Confirmation and record keeping obligation of recipient
In case of receipt of personal data from third parties, the recipient must confirm and keep records of certain statutorily designated items (eg, how the transferor had obtained the personal data) (the recipient’s records) subject to certain exceptions including the common exceptions. In particular, if this transferor has obtained personal data from another third party (the previous transferor) located in the EU based on the European Commission’s determination (and adequacy decision) that Japan offers an "adequate level of protection", the recipient needs to trace and check whether the previous transferor located in the EU had obtained the personal data lawfully.
From an investigation perspective, the collection requirement exceptions and the common exceptions are likely to apply in many cases. Accordingly, business operators should advisably check if these exceptions apply when it is difficult to take necessary steps regarding the collection, handling and transfer of personal data described above, bearing in mind that the availability of the common exceptions in the course of data processing (eg, handling) does not necessarily mean it will be available for another data processing operation (eg, transfer).
6. Identify the data protection requirements relevant to a company carrying out an internal investigation and to a party assisting with an investigation.
Data protection requirements relevant to a company carrying out an internal investigation
Relevant requirements include:
- obligations regarding collection;
- obligations regarding handling;
- obligations regarding transfer to third parties;
- obligations regarding entrustment;
- obligations regarding cross-border transfers;
- record keeping obligation of transferor; and
- confirmation and record-keeping obligation of recipient.

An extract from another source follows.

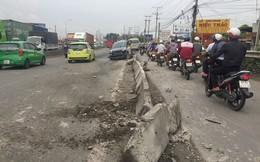Ba ô tô biến dạng sau tai nạn liên hoàn, quốc lộ 1A kẹt cứng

Data protection requirements relevant to a party assisting with an investigation
It is generally accepted that the transfer of personal data from a business operator carrying out an internal investigation to attorneys, certified public accountants, legal process outsourcing firms or other similar professions (the professionals) is permissible without the data subject's consent to transfer because the transfer of personal data to these professionals is deemed to be an entrustment. However, the consent to use and consent to cross-border transfer still need to be obtained unless statutory exceptions are available.
These professionals will be business operators and therefore subject to legal obligations under the APPI ie, the obligations listed in 'Data protection requirements relevant to a company carrying out an internal investigation' above.
Furthermore, please note that when a business operator provides personal data to professionals as part of an entrustment, the business operator will be subject to additional obligations to exercise necessary and appropriate supervision over the professionals.
Attorneys have a statutory right through the bar association to request public offices or public or private organisations for information necessary in a case in which they have been retained under article 23-2 of the Attorney Act (the attorney's inquiry). Attorneys may request information that could include personal data from business operators. From the business operators' point of view, those who are requested to submit such information by attorneys, giving such information could conflict with the rules governing purpose of use and transfers to third parties. One should carefully review whether giving such information containing personal data falls under the “based on Japanese laws and regulations” exception. Lower court decisions in Japan suggest that a supply of information containing personal data as per the request would qualify as "based on Japanese laws and regulations" only when such provision is necessary and reasonable.
From the standpoint of business operators collecting personal data from third parties for investigation purposes, the attorney’s inquiry could be utilised as a means of collecting information for investigation. However, for the above reasons, the request may be rejected by the third parties who receive such a request.